DESCRIPTION OF THE TASK:
Each line below is to be copied out exactly, and none may be omitted.

★ ★ ★ ★ ★ ★ ★

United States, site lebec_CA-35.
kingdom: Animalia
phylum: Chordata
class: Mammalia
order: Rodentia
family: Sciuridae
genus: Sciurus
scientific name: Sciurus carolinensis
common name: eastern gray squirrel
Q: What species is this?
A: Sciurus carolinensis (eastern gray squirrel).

★ ★ ★ ★ ★ ★ ★

RESULT OF THIS EXERCISE:
United States, site lebec_CA-35.
kingdom: Animalia
phylum: Chordata
class: Mammalia
order: Rodentia
family: Sciuridae
genus: Sciurus
scientific name: Sciurus carolinensis
common name: eastern gray squirrel
Q: What species is this?
A: Sciurus carolinensis (eastern gray squirrel).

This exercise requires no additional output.